[Excerpt provided]
Thus
the Lord stood uncovered in the presence of a great multitude and the six
torturers bound Him brutally to one of the columns in order to chastise Him so
much the more at their ease. Then, two and two at a time, they began to scourge
Him with such inhuman cruelty, as was possible only in men possessed by Lucifer,
as were these executioners.
About to be scouged
The first two scourged the innocent Saviour with
hard and thick cords, full of rough knots, and in their sacrilegious fury
strained all the powers of their body to inflict the blows. This first
scourging raised in the deified body of the Lord great welts and livid tumours,
so that the sacred blood gathered beneath the skin and disfigured his entire
body. Already it began to ooze through the wounds. The first two having at
length desisted, the second pair continued the scourging in still greater
emulation; with hardened leather thongs they levelled their strokes upon the
places already sore and caused the discoloured tumours to break open and shed
forth the sacred blood until it bespattered and drenched the garments of the
sacrilegious torturers, running down also in streams to the pavement. Those two
gave way to the third pair of scourges, who commenced to beat the Lord with
extremely tough rawhides, dried hard like osier twigs. They scourged Him still
more cruelly, because they were wounding, not so much his virginal body, as
cutting into the wounds already produced by the previous scourging. Besides
they had been secretly incited to greater fury by the demons, who were filled
with new rage at the patience of Christ.

[What this exercise asks]
1. Name the instrument that each of the three pairs of torturers uses in the passage on the scourging, giving the pairs in the order the text presents them.
2. Continue the passage on the scourging of Christ from its final sentence, keeping its tone and style.
The records that come next have no connection to the passage on the scourging.

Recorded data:
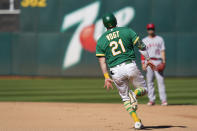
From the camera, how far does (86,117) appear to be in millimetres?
8594

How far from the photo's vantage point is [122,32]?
23.2 feet

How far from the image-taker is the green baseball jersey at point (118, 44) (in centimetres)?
706

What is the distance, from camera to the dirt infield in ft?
24.0

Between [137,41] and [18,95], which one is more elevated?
[137,41]

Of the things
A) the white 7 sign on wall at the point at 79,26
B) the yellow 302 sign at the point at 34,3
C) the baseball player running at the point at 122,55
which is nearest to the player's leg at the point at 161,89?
the baseball player running at the point at 122,55

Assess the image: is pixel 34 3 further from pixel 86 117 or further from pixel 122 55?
pixel 122 55

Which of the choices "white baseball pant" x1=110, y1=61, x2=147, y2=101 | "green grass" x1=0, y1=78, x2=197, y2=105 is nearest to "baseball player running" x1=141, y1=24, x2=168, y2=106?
"green grass" x1=0, y1=78, x2=197, y2=105

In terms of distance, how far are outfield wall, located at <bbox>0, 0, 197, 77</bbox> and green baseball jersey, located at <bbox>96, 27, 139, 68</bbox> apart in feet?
41.0

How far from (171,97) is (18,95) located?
4.31 meters

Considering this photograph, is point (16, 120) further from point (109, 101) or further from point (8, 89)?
point (8, 89)

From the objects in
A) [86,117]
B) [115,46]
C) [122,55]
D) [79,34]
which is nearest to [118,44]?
[115,46]

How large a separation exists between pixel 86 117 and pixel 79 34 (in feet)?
37.6

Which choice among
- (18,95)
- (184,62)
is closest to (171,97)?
(18,95)

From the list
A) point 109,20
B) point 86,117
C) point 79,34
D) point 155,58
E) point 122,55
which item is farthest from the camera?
point 79,34
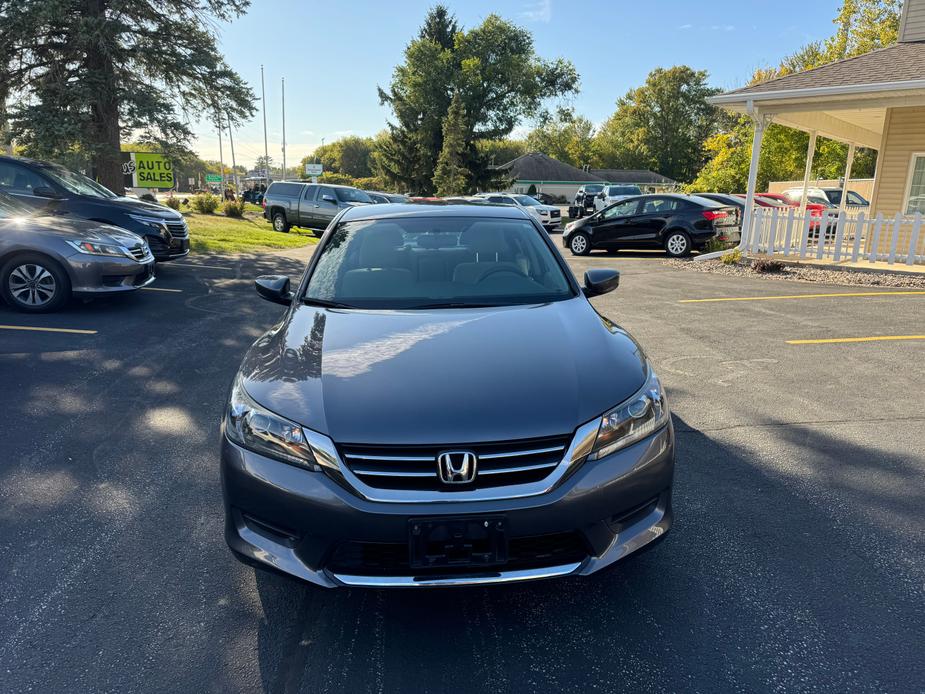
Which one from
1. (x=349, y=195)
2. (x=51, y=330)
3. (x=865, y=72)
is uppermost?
(x=865, y=72)

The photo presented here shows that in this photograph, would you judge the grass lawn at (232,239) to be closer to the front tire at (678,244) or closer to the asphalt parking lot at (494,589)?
the front tire at (678,244)

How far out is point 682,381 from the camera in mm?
5723

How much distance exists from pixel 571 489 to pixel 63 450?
3520mm

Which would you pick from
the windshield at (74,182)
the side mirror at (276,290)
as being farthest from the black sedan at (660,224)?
the side mirror at (276,290)

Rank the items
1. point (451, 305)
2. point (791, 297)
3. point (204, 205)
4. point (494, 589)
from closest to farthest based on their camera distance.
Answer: point (494, 589) < point (451, 305) < point (791, 297) < point (204, 205)

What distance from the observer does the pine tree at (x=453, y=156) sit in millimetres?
44750

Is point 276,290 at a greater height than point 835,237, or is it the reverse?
point 835,237

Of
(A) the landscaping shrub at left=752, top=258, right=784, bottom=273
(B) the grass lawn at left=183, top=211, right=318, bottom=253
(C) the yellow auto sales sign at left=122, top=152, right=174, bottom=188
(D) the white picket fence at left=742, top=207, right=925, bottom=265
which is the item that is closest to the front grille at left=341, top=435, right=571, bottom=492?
(A) the landscaping shrub at left=752, top=258, right=784, bottom=273

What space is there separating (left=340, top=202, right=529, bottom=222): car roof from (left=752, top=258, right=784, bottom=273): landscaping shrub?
32.3 ft

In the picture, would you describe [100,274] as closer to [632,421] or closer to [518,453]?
[518,453]

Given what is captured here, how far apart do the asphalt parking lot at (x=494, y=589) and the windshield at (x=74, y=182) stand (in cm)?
611

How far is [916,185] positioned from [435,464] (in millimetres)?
16609

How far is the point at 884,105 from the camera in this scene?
13000 millimetres

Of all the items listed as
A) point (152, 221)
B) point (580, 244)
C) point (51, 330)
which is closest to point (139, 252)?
point (51, 330)
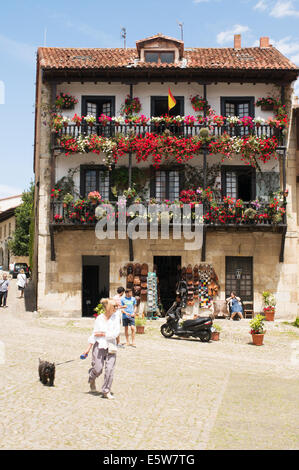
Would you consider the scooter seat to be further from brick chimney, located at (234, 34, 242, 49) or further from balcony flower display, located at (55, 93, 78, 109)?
brick chimney, located at (234, 34, 242, 49)

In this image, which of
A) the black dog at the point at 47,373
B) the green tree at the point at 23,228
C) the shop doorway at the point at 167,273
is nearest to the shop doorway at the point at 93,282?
the shop doorway at the point at 167,273

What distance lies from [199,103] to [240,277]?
7.63 metres

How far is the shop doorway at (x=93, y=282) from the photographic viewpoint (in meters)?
25.0

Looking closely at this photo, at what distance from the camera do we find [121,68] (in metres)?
22.2

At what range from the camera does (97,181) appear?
2308 cm

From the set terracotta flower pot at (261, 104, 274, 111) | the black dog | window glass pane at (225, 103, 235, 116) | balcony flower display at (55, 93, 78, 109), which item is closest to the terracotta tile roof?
balcony flower display at (55, 93, 78, 109)

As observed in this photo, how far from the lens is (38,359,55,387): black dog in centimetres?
1034

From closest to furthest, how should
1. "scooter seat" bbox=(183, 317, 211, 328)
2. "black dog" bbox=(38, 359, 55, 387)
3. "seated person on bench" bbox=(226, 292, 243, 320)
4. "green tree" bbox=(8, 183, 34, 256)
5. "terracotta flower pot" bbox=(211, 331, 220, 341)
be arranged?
"black dog" bbox=(38, 359, 55, 387), "scooter seat" bbox=(183, 317, 211, 328), "terracotta flower pot" bbox=(211, 331, 220, 341), "seated person on bench" bbox=(226, 292, 243, 320), "green tree" bbox=(8, 183, 34, 256)

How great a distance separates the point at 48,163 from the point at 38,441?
17.2 meters

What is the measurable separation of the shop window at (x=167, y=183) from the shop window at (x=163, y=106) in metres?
2.53

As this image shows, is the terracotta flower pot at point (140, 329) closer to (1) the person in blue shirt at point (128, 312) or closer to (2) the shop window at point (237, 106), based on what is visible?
(1) the person in blue shirt at point (128, 312)

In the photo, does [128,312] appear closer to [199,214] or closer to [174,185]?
[199,214]

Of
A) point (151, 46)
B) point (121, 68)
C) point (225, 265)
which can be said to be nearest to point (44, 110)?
point (121, 68)

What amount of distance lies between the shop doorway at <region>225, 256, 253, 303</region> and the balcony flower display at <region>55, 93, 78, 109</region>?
9364mm
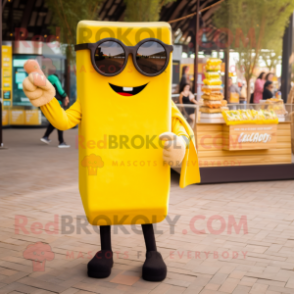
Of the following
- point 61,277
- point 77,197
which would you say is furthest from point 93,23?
point 77,197

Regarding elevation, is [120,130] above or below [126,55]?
below

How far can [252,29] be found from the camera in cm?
1453

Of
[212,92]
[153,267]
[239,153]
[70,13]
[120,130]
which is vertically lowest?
[153,267]

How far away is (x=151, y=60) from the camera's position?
10.00 ft

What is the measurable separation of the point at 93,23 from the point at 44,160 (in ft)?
20.2

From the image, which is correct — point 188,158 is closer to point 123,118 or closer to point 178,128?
point 178,128

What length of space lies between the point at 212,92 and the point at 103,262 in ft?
15.9

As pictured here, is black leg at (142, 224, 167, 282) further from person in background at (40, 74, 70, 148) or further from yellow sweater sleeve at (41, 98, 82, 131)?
person in background at (40, 74, 70, 148)

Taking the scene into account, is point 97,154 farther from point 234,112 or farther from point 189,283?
point 234,112

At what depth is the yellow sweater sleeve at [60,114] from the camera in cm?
301

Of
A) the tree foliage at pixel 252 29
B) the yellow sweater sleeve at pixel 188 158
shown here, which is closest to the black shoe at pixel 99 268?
the yellow sweater sleeve at pixel 188 158

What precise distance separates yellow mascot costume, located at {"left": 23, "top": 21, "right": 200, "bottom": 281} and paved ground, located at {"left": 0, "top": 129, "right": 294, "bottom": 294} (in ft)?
1.20

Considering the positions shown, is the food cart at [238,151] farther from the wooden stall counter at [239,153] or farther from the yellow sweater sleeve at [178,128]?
the yellow sweater sleeve at [178,128]

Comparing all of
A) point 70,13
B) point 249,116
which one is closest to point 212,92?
point 249,116
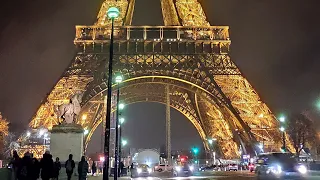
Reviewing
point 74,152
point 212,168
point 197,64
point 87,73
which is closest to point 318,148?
point 212,168

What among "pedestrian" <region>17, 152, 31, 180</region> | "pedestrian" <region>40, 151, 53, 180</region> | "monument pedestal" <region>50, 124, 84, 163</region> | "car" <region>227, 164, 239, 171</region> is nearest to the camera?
"pedestrian" <region>17, 152, 31, 180</region>

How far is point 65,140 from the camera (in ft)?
72.5

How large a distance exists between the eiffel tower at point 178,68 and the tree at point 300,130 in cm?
894

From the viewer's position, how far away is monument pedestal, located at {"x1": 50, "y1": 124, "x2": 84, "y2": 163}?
865 inches

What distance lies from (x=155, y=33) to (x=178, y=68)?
19.0 ft

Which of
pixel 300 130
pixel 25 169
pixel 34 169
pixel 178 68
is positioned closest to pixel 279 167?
pixel 34 169

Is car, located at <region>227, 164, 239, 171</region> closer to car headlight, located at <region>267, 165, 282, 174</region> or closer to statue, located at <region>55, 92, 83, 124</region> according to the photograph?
car headlight, located at <region>267, 165, 282, 174</region>

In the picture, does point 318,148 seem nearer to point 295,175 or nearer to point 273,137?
point 273,137

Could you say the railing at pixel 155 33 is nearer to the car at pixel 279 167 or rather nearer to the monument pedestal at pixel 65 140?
the car at pixel 279 167

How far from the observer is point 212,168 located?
6606cm

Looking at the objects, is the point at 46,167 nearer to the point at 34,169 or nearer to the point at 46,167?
the point at 46,167

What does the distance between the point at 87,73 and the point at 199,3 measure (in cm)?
1968

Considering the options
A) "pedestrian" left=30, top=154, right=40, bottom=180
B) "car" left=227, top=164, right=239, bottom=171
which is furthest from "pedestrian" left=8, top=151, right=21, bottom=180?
"car" left=227, top=164, right=239, bottom=171

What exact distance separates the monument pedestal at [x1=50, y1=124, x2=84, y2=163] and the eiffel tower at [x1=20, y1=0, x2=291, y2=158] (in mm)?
23278
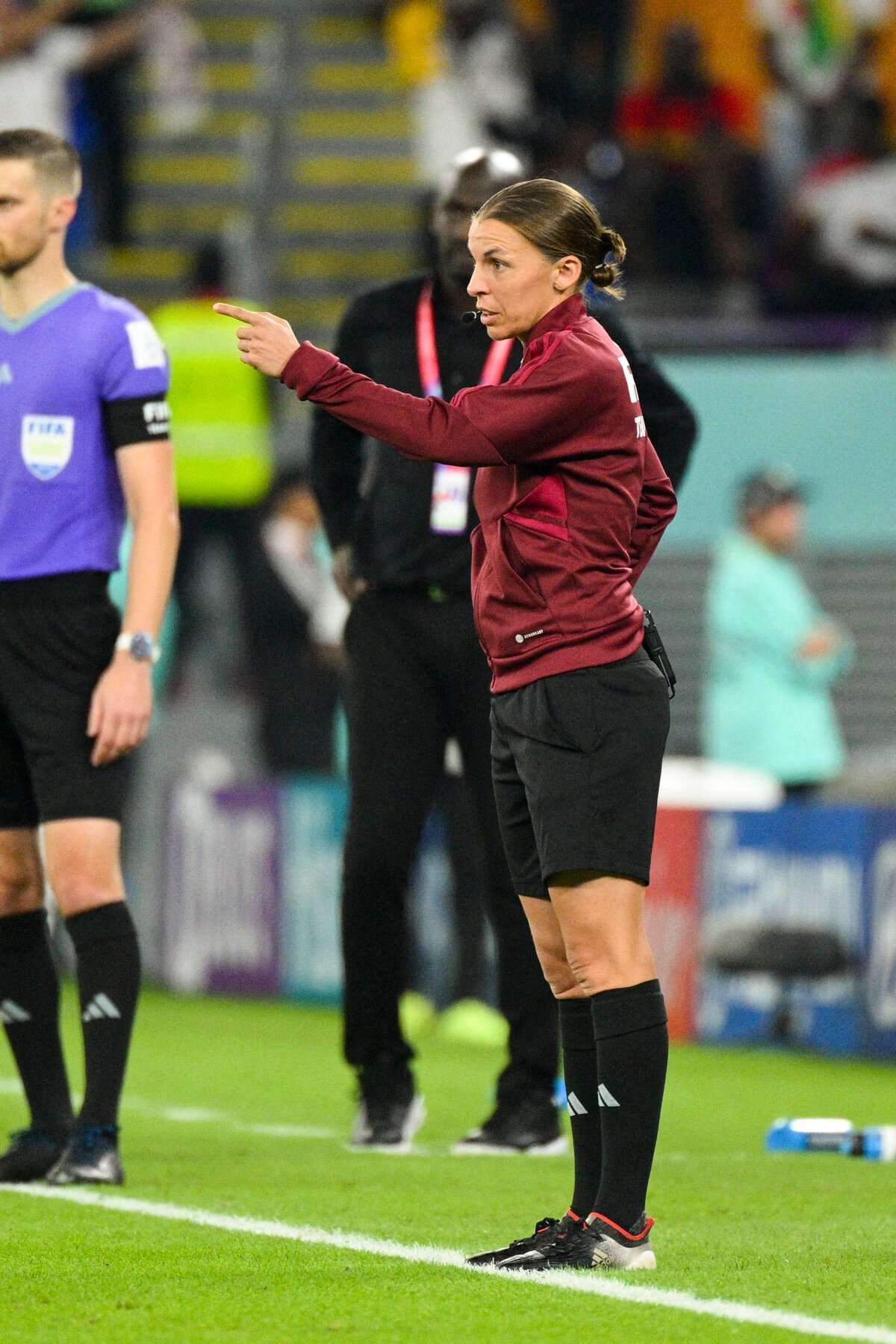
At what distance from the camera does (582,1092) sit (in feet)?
14.8

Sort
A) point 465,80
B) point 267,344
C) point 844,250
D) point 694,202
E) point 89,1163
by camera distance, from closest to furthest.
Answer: point 267,344, point 89,1163, point 844,250, point 694,202, point 465,80

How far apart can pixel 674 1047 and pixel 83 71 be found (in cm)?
836

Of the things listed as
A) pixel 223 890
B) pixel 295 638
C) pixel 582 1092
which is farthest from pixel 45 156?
pixel 295 638

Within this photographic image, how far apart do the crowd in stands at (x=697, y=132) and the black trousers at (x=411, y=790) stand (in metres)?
8.90

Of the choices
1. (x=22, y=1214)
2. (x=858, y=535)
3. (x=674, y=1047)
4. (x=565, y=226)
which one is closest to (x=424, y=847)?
(x=674, y=1047)

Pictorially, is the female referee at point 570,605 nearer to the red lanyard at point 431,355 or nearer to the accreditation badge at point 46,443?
the accreditation badge at point 46,443

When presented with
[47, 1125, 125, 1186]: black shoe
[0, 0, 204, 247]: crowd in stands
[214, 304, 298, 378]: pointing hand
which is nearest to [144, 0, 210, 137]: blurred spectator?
[0, 0, 204, 247]: crowd in stands

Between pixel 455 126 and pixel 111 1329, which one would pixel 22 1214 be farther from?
pixel 455 126

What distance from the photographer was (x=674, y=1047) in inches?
374

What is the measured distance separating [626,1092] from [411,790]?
6.47 feet

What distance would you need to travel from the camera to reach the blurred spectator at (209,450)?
1342 centimetres

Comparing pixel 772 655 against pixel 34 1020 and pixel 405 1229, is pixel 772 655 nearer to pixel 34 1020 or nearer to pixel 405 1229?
pixel 34 1020

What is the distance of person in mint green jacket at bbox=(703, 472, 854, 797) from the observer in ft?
35.3

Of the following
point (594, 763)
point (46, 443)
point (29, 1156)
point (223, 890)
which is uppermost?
point (46, 443)
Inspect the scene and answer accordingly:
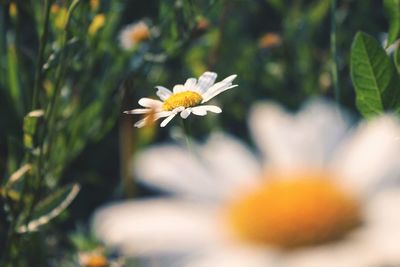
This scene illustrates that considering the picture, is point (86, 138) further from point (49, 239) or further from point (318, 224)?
point (318, 224)

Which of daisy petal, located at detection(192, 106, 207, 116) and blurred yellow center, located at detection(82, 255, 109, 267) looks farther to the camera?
blurred yellow center, located at detection(82, 255, 109, 267)

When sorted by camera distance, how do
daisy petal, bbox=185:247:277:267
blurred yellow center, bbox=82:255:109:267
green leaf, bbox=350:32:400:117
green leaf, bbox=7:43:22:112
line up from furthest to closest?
green leaf, bbox=7:43:22:112, blurred yellow center, bbox=82:255:109:267, green leaf, bbox=350:32:400:117, daisy petal, bbox=185:247:277:267

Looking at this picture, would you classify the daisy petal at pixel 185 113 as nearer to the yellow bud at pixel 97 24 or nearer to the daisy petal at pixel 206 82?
the daisy petal at pixel 206 82

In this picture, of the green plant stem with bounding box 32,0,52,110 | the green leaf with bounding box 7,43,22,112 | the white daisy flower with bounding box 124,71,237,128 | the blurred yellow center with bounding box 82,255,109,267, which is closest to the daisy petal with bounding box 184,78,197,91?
the white daisy flower with bounding box 124,71,237,128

[Expected responses]
1.
1. First pair: hard and thick cords, full of rough knots
2. Second pair: hardened leather thongs
3. Third pair: extremely tough rawhides, dried hard like osier twigs

2.
The scourging of Christ
As
the veins of the sacred body had now been opened and his whole Person seemed
but one continued wound, the third pair found no more room for new wounds.
Their ceaseless blows inhumanly tore the immaculate and virginal flesh of
Christ our Redeemer and scattered many pieces of it about the pavement; so much
so that a large portion of the shoulder bones were exposed and showed red
through the flowing blood; in other places also the bones were laid bare larger
than the palm of the hand. In order to wipe out entirely that beauty, which
exceeded that of all other men (Ps, 44, 3), they beat Him in the face and in
the feet and hands, thus leaving unwounded not a single spot in which they
could exert their fury and wrath against the most innocent Lamb.
During the scourging
The divine
blood flowed to the ground, gathering here and there in great abundance. The
scourging in the face, and in the hands and feet, was unspeakably painful,
because these parts are so full of sensitive and delicate nerves. His venerable
countenance became so swollen and wounded that the blood and the swellings
blinded Him. In addition to their blows the executioners spirited upon his
Person their disgusting spittle and loaded Him with insulting epithets (Thren.
3, 30). The exact number of blows dealt
out to the Saviour from head to foot was 5,115. The great Lord and Author
of all creation who, by his divine nature was incapable of suffering, was, in
his human flesh and for our sake, reduced to a man of sorrows as prophesied,
and was made to experience our infirmities, becoming the last of men (Is. 53,
3), a man of sorrows and the outcast of the people.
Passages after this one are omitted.